Teks kutipan -
........

Kuartal I, Defisit Transaksi Berjalan Turun Jadi 1,8 Persen

Aria W. Yudhistira
15 Mei 2015, 19:43
Katadata
KATADATA
Defisit neraca transaksi berjalan pada kuartal I turun menjadi 1,8 persen seiring dengan kebijakan pemerintah mencabut subsidi BBM.

KATADATA ? Defisit neraca transaksi berjalan Indonesia pada kuartal I sebesar US$ 3,8 miliar atau 1,8 persen dari produk domestik bruto (PDB). Angka ini turun jika dibandingkan pada kuartal I tahun lalu sebesar US$ 4,1 miliar atau 1,97 persen terhadap PDB.

Angka ini pun lebih rendah dibandingkan kuartal IV-2014 yang sebesar US$ 6,2 miliar atau 2,8 persen terhadap PDB.

Turunnya defisit transaksi berjalan ditopang oleh berkurangnya impor yang menyebabkan neraca perdagangan mengalami surplus selama periode Januari-Maret 2015. Membaiknya defisit neraca transaksi berjalan itu seiring menipisnya defisit dari neraca minyak dan gas bumi (migas).

Menurut Deputi Direktur Departemen Statistik Bank Indonesia (BI) Riza Tyas, hal ini sejalan dengan kebijakan harga bahan bakar minyak (BBM) pemerintah yang menurunkan volume dan nilai impor migas.

?Ini dampak dari reformasi struktural pemerintah. Apabila diteruskan, perbaikan defisit neraca transaksi berjalan akan berlanjut,? kata dia di Gedung BI, Jakarta, Jumat (15/5).

Lebih lanjut dia menambahkan, defisit transaksi berjalan pada kuartal II kemungkinan akan bertambah. Namun, kenaikan defisit tersebut akan berdampak positif karena didorong oleh impor barang modal dan bahan baku seiring mulai berjalannya belanja pemerintah di sektor infrastruktur.

........

Daftar data -
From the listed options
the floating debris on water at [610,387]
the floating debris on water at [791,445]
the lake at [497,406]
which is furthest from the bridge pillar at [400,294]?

........

Soal singkat 1 - Sebutkan semua nilai defisit transaksi berjalan dalam dolar AS yang ada di artikel tentang defisit transaksi berjalan, lengkap dengan periodenya.
Soal singkat 2 - Menurut artikel tentang defisit transaksi berjalan, apa jabatan Riza Tyas?
Soal singkat 3 - Salin bagian artikel tentang defisit transaksi berjalan, mulai dari "Kuartal I, Defisit" dan berakhir di "2,8 persen terhadap PDB.".
Daftar itu bahan tersendiri dan tidak berhubungan dengan artikel.

Hasil tugas 1 -
- Kuartal I: US$ 3,8 miliar
- Kuartal I tahun lalu: US$ 4,1 miliar
- Kuartal IV-2014: US$ 6,2 miliar

Hasil tugas 2 - Deputi Direktur Departemen Statistik Bank Indonesia (BI).

Hasil tugas 3 -
Kuartal I, Defisit Transaksi Berjalan Turun Jadi 1,8 Persen

Aria W. Yudhistira
15 Mei 2015, 19:43
Katadata
KATADATA
Defisit neraca transaksi berjalan pada kuartal I turun menjadi 1,8 persen seiring dengan kebijakan pemerintah mencabut subsidi BBM.

KATADATA ? Defisit neraca transaksi berjalan Indonesia pada kuartal I sebesar US$ 3,8 miliar atau 1,8 persen dari produk domestik bruto (PDB). Angka ini turun jika dibandingkan pada kuartal I tahun lalu sebesar US$ 4,1 miliar atau 1,97 persen terhadap PDB.

Angka ini pun lebih rendah dibandingkan kuartal IV-2014 yang sebesar US$ 6,2 miliar atau 2,8 persen terhadap PDB.